→ EXTRAIT PRÉSENTÉ
**********

Note de l’éditeur :
Cet article a été écrit pour le blogue Intersection du Telos Collective, un portail de réflexion sur l’évangile et la culture de l’Église anglicane en Amérique du Nord. L’auteur, Trevor Potter, est pasteur de la communauté Emmaus à Montréal.

En raison de la nature complexe du sujet traité, l’auteur a choisi d’inclure un glossaire de termes à la fin de l’article, empruntés à James K.A. Smith dans son livre, How (Not) to Be Secular, un ouvrage qui vulgarise l’œuvre magistrale du philosophe montréalais, Charles Taylor, L’âge séculier.

Une soirée en compagnie de Charles Taylor

PREMIÈRE PARTIE

L’un des sujets sur lesquels le sociologue Rodney Stark a écrit est le fait que, souvent, les gens qui se convertissent à une religion quelconque se rappellent à nouveau plus tard pourquoi ils se sont convertis. En d’autres mots, de nombreuses années après leur conversion, ils vous diront habituellement que celle-ci était principalement liée à la doctrine, mais en réalité, elle était beaucoup plus influencée par des relations personnelles et d’autres enjeux de la conformité (voir le chapitre 1 de L’essor du christianisme de Rodney Stark).

Parce que nous aimons penser que la conversion a tout à voir avec la doctrine et la vérité (ce qui est vrai, en partie), notre apologétique va entièrement dans ce sens – nous allons prouver l’existence de Dieu pour que les gens croient. Mais, comme plusieurs d’entre nous le savent maintenant, ceci n’est simplement pas le cas. Les gens ne posent pas les questions auxquelles nous pensons avoir les réponses. Dans la préface de son livre How (Not) to Be Secular, James K.A. Smith décrit la situation comme suit :

Vous êtes arrivé avec ce que vous pensiez être toutes les réponses aux questions restées sans réponse qu’avaient ces gens « séculiers ». Mais en peu de temps, vous vous êtes rendu compte que les questions n’étaient pas seulement sans réponse, les gens ne les posaient même pas. En d’autres mots, vos voisins « séculiers » ne cherchent pas de « réponses », c’est-à-dire un petit bout d’information qui manque à leur schéma mental. Bien au contraire, ils ont un schéma tout à fait différent.

**********

→ CONSIGNE A
Renvoyez chaque ligne des données qui contient le mot « nearer ». La casse compte.

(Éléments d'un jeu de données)
**********

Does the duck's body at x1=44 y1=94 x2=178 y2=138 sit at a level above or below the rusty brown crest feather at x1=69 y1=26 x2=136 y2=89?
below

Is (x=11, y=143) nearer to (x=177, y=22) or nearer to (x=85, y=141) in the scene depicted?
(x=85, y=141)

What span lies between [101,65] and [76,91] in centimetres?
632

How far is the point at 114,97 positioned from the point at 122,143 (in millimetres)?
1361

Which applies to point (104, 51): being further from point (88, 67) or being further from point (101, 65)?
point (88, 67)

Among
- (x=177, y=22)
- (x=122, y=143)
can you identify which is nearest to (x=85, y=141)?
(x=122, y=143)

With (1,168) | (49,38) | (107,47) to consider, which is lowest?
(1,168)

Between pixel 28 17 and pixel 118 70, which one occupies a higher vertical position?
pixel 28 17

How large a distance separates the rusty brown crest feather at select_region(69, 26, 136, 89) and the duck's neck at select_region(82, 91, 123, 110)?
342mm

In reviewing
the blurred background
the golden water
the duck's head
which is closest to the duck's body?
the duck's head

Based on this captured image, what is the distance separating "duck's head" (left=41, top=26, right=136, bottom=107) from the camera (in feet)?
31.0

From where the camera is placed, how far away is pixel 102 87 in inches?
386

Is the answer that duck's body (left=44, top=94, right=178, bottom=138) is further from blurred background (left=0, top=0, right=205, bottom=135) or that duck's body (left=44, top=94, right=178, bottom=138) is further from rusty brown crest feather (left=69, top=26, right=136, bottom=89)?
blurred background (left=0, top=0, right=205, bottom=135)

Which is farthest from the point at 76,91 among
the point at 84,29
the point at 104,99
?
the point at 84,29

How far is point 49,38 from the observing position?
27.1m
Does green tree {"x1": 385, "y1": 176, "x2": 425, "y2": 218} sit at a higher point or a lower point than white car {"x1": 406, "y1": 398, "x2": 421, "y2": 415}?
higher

**********

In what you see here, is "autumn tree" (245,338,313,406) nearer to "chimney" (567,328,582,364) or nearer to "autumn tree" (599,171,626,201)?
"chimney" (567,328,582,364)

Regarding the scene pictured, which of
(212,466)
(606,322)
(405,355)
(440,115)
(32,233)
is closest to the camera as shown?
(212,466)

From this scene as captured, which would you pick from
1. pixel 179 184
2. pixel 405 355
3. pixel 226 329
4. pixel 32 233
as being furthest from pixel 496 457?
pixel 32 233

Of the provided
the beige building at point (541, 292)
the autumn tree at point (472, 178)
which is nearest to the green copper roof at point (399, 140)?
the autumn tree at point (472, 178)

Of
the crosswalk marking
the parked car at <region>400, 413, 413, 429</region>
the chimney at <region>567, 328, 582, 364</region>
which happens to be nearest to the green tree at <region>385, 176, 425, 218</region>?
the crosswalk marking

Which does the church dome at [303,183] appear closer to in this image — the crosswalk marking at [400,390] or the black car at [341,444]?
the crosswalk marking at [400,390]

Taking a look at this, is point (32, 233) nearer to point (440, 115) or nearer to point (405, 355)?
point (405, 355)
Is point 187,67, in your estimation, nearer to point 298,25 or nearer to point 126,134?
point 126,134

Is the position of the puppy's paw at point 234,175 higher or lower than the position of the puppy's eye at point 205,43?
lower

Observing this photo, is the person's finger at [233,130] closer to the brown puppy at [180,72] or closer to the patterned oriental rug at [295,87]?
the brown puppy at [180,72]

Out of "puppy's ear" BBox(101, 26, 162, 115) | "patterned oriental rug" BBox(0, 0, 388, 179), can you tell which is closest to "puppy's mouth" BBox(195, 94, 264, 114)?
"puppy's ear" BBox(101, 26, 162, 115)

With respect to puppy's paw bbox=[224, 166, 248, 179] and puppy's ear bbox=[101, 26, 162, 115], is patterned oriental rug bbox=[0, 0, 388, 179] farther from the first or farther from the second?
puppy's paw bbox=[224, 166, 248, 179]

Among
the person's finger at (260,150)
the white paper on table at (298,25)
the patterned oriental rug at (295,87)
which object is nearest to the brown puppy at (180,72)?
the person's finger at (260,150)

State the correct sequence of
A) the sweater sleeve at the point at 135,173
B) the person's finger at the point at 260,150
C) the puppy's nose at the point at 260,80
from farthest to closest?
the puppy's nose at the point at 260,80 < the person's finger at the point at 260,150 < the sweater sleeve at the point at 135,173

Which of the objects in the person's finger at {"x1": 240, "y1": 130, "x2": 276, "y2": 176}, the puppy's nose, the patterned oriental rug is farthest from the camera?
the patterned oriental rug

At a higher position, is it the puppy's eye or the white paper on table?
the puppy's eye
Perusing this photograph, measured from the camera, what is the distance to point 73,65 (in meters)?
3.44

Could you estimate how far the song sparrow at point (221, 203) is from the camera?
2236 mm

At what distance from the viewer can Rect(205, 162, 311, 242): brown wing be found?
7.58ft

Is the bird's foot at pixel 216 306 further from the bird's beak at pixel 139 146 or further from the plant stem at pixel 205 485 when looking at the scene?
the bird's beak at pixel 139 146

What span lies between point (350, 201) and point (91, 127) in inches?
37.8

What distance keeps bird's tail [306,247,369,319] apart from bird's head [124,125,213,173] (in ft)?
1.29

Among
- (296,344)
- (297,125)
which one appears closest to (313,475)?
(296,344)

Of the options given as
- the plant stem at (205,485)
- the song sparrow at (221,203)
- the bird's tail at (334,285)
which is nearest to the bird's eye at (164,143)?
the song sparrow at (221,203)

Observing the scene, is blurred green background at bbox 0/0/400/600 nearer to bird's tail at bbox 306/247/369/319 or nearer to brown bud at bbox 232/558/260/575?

**********

→ CONSIGNE B
Récrivez le passage de l'extrait présenté qui va de « PREMIÈRE PARTIE » jusqu'à « de Rodney Stark). », en remplaçant « Rodney Stark » par « R. Stark ».

→ RÉSULTAT ATTENDU A
Is (x=11, y=143) nearer to (x=177, y=22) or nearer to (x=85, y=141) in the scene depicted?
In what you see here, is "autumn tree" (245,338,313,406) nearer to "chimney" (567,328,582,364) or nearer to "autumn tree" (599,171,626,201)?
Taking a look at this, is point (32, 233) nearer to point (440, 115) or nearer to point (405, 355)?
Is point 187,67, in your estimation, nearer to point 298,25 or nearer to point 126,134?
Observing the scene, is blurred green background at bbox 0/0/400/600 nearer to bird's tail at bbox 306/247/369/319 or nearer to brown bud at bbox 232/558/260/575?

→ RÉSULTAT ATTENDU B
PREMIÈRE PARTIE

L’un des sujets sur lesquels le sociologue R. Stark a écrit est le fait que, souvent, les gens qui se convertissent à une religion quelconque se rappellent à nouveau plus tard pourquoi ils se sont convertis. En d’autres mots, de nombreuses années après leur conversion, ils vous diront habituellement que celle-ci était principalement liée à la doctrine, mais en réalité, elle était beaucoup plus influencée par des relations personnelles et d’autres enjeux de la conformité (voir le chapitre 1 de L’essor du christianisme de R. Stark).